Extracted information -
□ □ □ □ □ □ □
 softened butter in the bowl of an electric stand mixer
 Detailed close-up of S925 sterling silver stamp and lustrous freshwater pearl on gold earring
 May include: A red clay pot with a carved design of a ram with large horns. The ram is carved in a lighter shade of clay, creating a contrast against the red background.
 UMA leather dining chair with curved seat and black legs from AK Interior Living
□ □ □ □ □ □ □
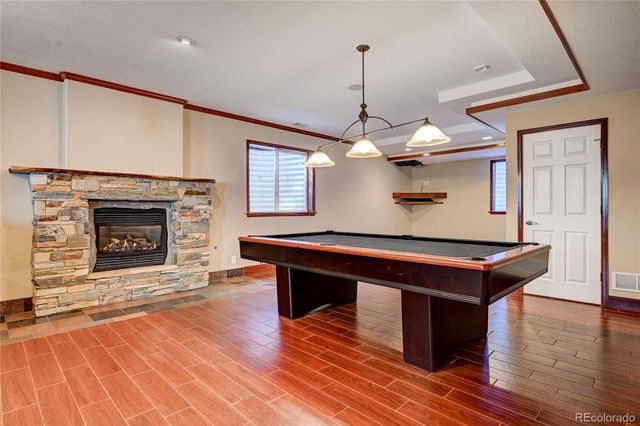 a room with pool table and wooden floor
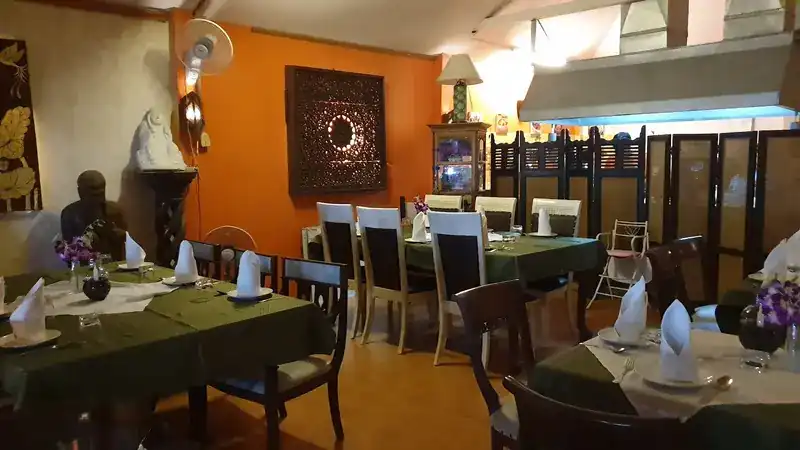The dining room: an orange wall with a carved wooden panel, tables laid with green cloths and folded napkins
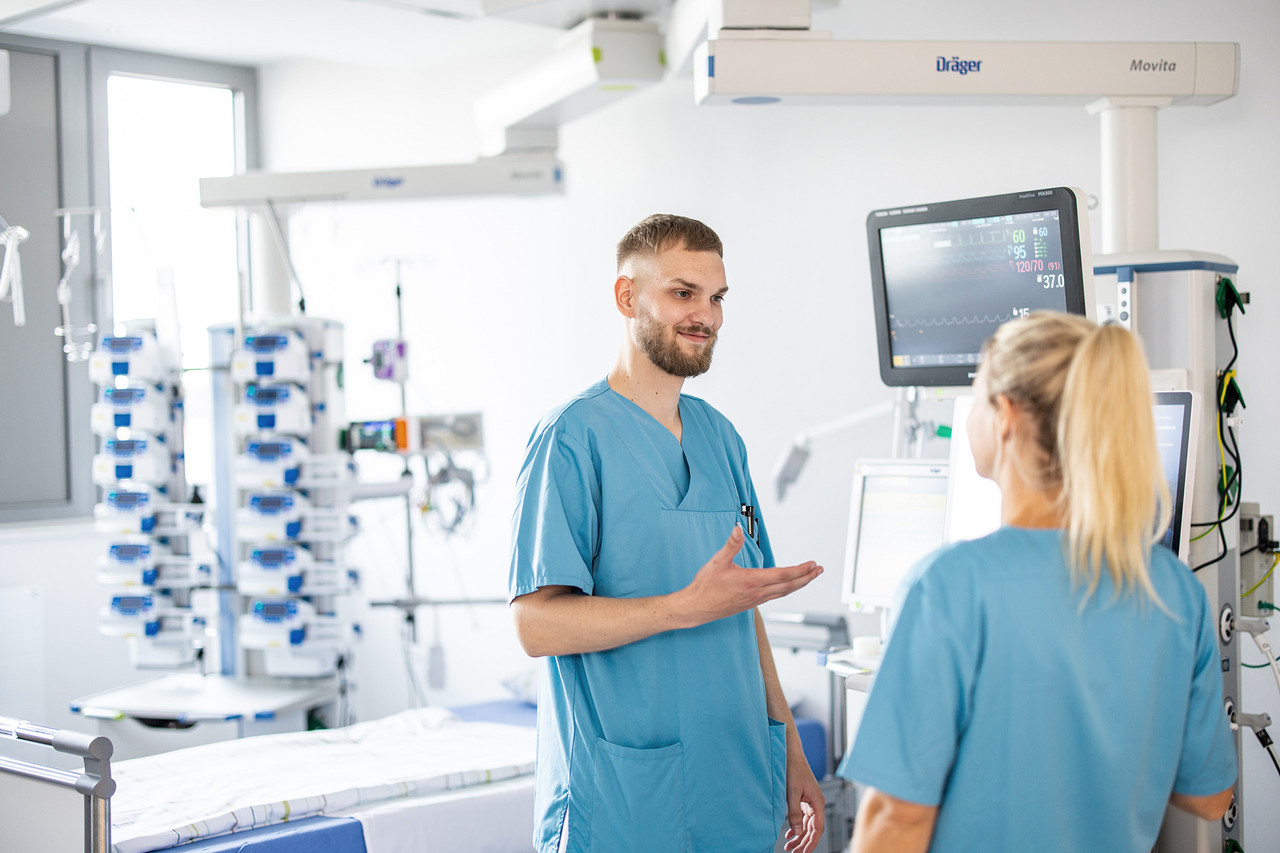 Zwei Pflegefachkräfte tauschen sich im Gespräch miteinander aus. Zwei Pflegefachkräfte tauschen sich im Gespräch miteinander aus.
□ □ □ □ □ □ □
Write out the rows as a numbered list, starting at the row that contains "a room with pool table and wooden floor" and ending after the row that contains "miteinander aus. Zwei", with blank lines dropped. Leave out the pictures and include only these rows.

Output for this task -
1.  a room with pool table and wooden floor
2. The dining room: an orange wall with a carved wooden panel, tables laid with green cloths and folded napkins
3.  Zwei Pflegefachkräfte tauschen sich im Gespräch miteinander aus. Zwei Pflegefachkräfte tauschen sich im Gespräch miteinander aus.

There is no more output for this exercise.